*What the task requires*.
Please reproduce every record, keeping each one exactly as written.

*Materials provided*.
** Begin **

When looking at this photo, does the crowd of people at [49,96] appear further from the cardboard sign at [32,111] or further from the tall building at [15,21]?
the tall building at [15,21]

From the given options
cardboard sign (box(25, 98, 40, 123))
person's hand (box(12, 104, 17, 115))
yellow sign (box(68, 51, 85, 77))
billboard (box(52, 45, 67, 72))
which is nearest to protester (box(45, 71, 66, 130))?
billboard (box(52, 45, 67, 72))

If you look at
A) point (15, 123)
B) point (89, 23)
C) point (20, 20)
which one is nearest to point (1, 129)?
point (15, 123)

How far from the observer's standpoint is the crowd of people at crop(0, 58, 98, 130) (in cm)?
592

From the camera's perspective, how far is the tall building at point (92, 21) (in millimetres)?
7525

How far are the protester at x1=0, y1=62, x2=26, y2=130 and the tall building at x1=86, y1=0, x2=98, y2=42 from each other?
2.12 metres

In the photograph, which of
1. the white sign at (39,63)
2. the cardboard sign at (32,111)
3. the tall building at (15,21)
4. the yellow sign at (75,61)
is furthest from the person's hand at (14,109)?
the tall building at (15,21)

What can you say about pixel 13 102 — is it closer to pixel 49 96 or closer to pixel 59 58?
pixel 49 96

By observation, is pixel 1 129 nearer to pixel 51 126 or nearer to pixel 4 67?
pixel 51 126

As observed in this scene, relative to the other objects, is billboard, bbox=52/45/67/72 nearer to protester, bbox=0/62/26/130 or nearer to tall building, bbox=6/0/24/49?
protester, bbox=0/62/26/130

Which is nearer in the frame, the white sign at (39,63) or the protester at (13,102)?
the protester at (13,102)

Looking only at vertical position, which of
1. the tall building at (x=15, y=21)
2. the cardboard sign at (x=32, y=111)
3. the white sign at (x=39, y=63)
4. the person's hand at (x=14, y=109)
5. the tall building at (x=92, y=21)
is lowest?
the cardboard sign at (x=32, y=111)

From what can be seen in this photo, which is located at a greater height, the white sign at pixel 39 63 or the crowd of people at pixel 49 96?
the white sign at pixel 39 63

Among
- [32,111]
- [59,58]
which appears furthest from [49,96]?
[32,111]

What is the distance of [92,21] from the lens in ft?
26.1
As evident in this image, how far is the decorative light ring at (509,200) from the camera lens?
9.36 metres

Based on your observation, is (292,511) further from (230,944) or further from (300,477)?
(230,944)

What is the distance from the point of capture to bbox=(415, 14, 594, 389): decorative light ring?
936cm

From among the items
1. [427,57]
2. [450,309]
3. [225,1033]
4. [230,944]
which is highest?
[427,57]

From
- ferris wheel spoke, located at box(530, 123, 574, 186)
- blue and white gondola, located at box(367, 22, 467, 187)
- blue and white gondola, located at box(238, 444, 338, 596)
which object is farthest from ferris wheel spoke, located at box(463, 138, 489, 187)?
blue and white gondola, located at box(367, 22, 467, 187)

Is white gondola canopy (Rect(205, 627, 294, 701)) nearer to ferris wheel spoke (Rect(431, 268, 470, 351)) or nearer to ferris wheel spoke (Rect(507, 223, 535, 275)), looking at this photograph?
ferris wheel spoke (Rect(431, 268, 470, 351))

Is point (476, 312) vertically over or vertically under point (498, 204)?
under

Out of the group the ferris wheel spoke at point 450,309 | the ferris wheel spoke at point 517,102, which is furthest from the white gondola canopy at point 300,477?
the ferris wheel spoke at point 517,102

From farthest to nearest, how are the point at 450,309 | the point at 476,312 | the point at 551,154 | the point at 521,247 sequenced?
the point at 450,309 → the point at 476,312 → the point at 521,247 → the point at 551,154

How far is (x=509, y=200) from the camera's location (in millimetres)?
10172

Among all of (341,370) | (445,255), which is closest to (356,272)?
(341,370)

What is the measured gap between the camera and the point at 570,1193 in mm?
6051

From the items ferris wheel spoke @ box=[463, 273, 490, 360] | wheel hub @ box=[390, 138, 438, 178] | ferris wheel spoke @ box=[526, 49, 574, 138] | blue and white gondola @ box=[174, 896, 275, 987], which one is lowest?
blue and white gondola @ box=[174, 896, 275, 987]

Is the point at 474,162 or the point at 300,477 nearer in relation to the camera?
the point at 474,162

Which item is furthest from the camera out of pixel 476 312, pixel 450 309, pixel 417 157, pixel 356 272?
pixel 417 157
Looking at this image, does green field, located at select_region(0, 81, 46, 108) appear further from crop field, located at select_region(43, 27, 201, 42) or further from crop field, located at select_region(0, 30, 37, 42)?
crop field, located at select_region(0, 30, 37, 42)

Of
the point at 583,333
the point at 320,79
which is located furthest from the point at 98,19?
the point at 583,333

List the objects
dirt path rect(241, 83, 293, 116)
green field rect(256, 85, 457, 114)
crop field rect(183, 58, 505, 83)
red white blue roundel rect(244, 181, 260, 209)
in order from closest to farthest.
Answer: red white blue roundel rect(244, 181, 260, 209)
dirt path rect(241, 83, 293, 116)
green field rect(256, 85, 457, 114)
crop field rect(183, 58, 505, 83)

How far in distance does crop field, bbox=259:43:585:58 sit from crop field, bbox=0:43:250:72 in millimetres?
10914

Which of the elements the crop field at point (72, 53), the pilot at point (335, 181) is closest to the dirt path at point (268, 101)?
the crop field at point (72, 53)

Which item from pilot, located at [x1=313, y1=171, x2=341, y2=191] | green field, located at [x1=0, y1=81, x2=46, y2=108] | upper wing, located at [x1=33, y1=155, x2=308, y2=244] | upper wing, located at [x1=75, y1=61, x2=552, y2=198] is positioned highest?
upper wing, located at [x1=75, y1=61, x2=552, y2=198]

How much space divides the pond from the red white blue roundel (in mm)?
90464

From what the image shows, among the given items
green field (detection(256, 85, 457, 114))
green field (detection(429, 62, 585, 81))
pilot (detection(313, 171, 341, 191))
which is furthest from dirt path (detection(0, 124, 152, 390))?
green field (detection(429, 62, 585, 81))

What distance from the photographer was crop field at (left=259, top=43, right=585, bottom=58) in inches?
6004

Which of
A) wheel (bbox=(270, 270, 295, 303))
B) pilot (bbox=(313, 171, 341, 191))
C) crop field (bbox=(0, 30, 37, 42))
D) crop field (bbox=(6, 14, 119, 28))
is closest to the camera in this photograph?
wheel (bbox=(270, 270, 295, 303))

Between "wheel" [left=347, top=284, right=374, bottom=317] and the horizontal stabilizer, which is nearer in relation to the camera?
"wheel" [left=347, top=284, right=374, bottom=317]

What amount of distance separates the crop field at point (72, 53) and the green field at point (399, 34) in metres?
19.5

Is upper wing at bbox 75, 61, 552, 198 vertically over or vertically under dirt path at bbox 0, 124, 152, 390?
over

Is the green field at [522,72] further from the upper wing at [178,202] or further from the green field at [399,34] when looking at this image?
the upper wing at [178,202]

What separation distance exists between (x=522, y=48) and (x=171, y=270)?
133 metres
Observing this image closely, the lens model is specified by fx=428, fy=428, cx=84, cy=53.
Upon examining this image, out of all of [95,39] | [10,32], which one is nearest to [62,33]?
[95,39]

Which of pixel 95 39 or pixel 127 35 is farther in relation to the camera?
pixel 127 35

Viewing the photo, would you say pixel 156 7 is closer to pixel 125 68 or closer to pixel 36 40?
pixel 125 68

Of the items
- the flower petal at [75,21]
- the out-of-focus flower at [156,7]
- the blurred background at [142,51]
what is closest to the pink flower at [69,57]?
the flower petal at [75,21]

** End **

*In response*.
When looking at this photo, does the crowd of people at [49,96] appear further from the cardboard sign at [32,111] or further from the tall building at [15,21]?
the tall building at [15,21]

From the given options
cardboard sign (box(25, 98, 40, 123))
person's hand (box(12, 104, 17, 115))
yellow sign (box(68, 51, 85, 77))
billboard (box(52, 45, 67, 72))
which is nearest to protester (box(45, 71, 66, 130))?
billboard (box(52, 45, 67, 72))

If you look at
A) point (15, 123)
B) point (89, 23)
C) point (20, 20)
which one is nearest to point (1, 129)?
point (15, 123)

How far from the observer's standpoint is the crowd of people at crop(0, 58, 98, 130) (in cm)?
592

From the camera's perspective, how far is the tall building at point (92, 21) (in millimetres)?
7525

How far are the protester at x1=0, y1=62, x2=26, y2=130 and the tall building at x1=86, y1=0, x2=98, y2=42 from each other?
2.12 metres

In the photograph, which of
1. the white sign at (39,63)
2. the cardboard sign at (32,111)
3. the tall building at (15,21)
4. the yellow sign at (75,61)
is furthest from the person's hand at (14,109)?
the tall building at (15,21)

What can you say about pixel 13 102 — is it closer to pixel 49 96 or closer to pixel 59 58?
pixel 49 96

By observation, is pixel 1 129 nearer to pixel 51 126 or nearer to pixel 4 67?
pixel 51 126

As observed in this scene, relative to the other objects, is billboard, bbox=52/45/67/72 nearer to protester, bbox=0/62/26/130 or nearer to tall building, bbox=6/0/24/49?
protester, bbox=0/62/26/130

Which is nearer in the frame, the white sign at (39,63) or the protester at (13,102)?
the protester at (13,102)

Looking only at vertical position, which of
1. the tall building at (x=15, y=21)
2. the cardboard sign at (x=32, y=111)
3. the white sign at (x=39, y=63)
4. the person's hand at (x=14, y=109)
5. the tall building at (x=92, y=21)
is lowest?
the cardboard sign at (x=32, y=111)

From what can be seen in this photo, which is located at a greater height, the white sign at pixel 39 63 or the crowd of people at pixel 49 96?
the white sign at pixel 39 63

Among
- [32,111]
- [59,58]
which appears furthest from [49,96]?
[32,111]

What is the distance of [92,21] from the lens in ft?
26.1
As evident in this image, how far is the decorative light ring at (509,200) from the camera lens?
9.36 metres

Based on your observation, is (292,511) further from (230,944) or further from (300,477)?
(230,944)

What is the distance from the point of capture to bbox=(415, 14, 594, 389): decorative light ring?
936cm

From among the items
1. [427,57]
2. [450,309]
3. [225,1033]
4. [230,944]
which is highest?
[427,57]

From
- ferris wheel spoke, located at box(530, 123, 574, 186)
- blue and white gondola, located at box(367, 22, 467, 187)
- blue and white gondola, located at box(238, 444, 338, 596)
which object is farthest from ferris wheel spoke, located at box(463, 138, 489, 187)?
blue and white gondola, located at box(367, 22, 467, 187)

Is white gondola canopy (Rect(205, 627, 294, 701)) nearer to ferris wheel spoke (Rect(431, 268, 470, 351)) or nearer to ferris wheel spoke (Rect(507, 223, 535, 275)), looking at this photograph?
ferris wheel spoke (Rect(431, 268, 470, 351))

Is point (476, 312) vertically over or vertically under point (498, 204)?
under

Out of the group the ferris wheel spoke at point 450,309 | the ferris wheel spoke at point 517,102, which is furthest from the white gondola canopy at point 300,477?
the ferris wheel spoke at point 517,102

From farthest to nearest, how are the point at 450,309 | the point at 476,312 | the point at 551,154 | the point at 521,247 sequenced?
the point at 450,309 → the point at 476,312 → the point at 521,247 → the point at 551,154

How far is (x=509, y=200) from the camera's location (in millimetres)?
10172

Among all of (341,370) | (445,255), which is closest to (356,272)?
(341,370)

What is the measured gap between the camera and the point at 570,1193 in mm?
6051

From the items ferris wheel spoke @ box=[463, 273, 490, 360] | wheel hub @ box=[390, 138, 438, 178] | ferris wheel spoke @ box=[526, 49, 574, 138] | blue and white gondola @ box=[174, 896, 275, 987], which one is lowest?
blue and white gondola @ box=[174, 896, 275, 987]

Is the point at 474,162 or the point at 300,477 nearer in relation to the camera?
the point at 474,162

Which item is furthest from the camera out of pixel 476 312, pixel 450 309, pixel 417 157, pixel 356 272?
pixel 417 157
Looking at this image, does green field, located at select_region(0, 81, 46, 108) appear further from crop field, located at select_region(43, 27, 201, 42) or further from crop field, located at select_region(0, 30, 37, 42)?
crop field, located at select_region(0, 30, 37, 42)

Of
the point at 583,333
the point at 320,79
which is located furthest from the point at 98,19?
the point at 583,333

List the objects
dirt path rect(241, 83, 293, 116)
green field rect(256, 85, 457, 114)
crop field rect(183, 58, 505, 83)
red white blue roundel rect(244, 181, 260, 209)
in order from closest to farthest.
Answer: red white blue roundel rect(244, 181, 260, 209)
dirt path rect(241, 83, 293, 116)
green field rect(256, 85, 457, 114)
crop field rect(183, 58, 505, 83)

How far in distance does crop field, bbox=259:43:585:58 sit from crop field, bbox=0:43:250:72 in millimetres?
10914

Which of the elements the crop field at point (72, 53), the pilot at point (335, 181) is closest to the dirt path at point (268, 101)?
the crop field at point (72, 53)

Which item from pilot, located at [x1=313, y1=171, x2=341, y2=191] | green field, located at [x1=0, y1=81, x2=46, y2=108] | upper wing, located at [x1=33, y1=155, x2=308, y2=244] | upper wing, located at [x1=75, y1=61, x2=552, y2=198] is positioned highest?
upper wing, located at [x1=75, y1=61, x2=552, y2=198]

How much space divides the pond from the red white blue roundel (in mm)?
90464

From what the image shows, among the given items
green field (detection(256, 85, 457, 114))
green field (detection(429, 62, 585, 81))
pilot (detection(313, 171, 341, 191))
which is furthest from dirt path (detection(0, 124, 152, 390))?
green field (detection(429, 62, 585, 81))

What distance from the photographer was crop field at (left=259, top=43, right=585, bottom=58) in inches?
6004

Which of
A) wheel (bbox=(270, 270, 295, 303))
B) pilot (bbox=(313, 171, 341, 191))
C) crop field (bbox=(0, 30, 37, 42))
D) crop field (bbox=(6, 14, 119, 28))
is closest to the camera in this photograph?
wheel (bbox=(270, 270, 295, 303))

Between "wheel" [left=347, top=284, right=374, bottom=317] and the horizontal stabilizer, which is nearer in relation to the camera?
"wheel" [left=347, top=284, right=374, bottom=317]

What amount of distance separates the crop field at point (72, 53) and the green field at point (399, 34) in metres?
19.5

Is upper wing at bbox 75, 61, 552, 198 vertically over or vertically under dirt path at bbox 0, 124, 152, 390?
over

Is the green field at [522,72] further from the upper wing at [178,202] or further from the green field at [399,34] when looking at this image?
the upper wing at [178,202]

What separation distance exists between (x=522, y=48) and (x=171, y=270)?
133 metres
Observing this image closely, the lens model is specified by fx=428, fy=428, cx=84, cy=53.
Upon examining this image, out of all of [95,39] | [10,32], which one is nearest to [62,33]?
[95,39]

Which of pixel 95 39 or pixel 127 35 is farther in relation to the camera?
pixel 127 35

Viewing the photo, would you say pixel 156 7 is closer to pixel 125 68 or closer to pixel 36 40?
pixel 125 68

Of the items
- the flower petal at [75,21]
- the out-of-focus flower at [156,7]
- the blurred background at [142,51]
what is closest to the pink flower at [69,57]?
the flower petal at [75,21]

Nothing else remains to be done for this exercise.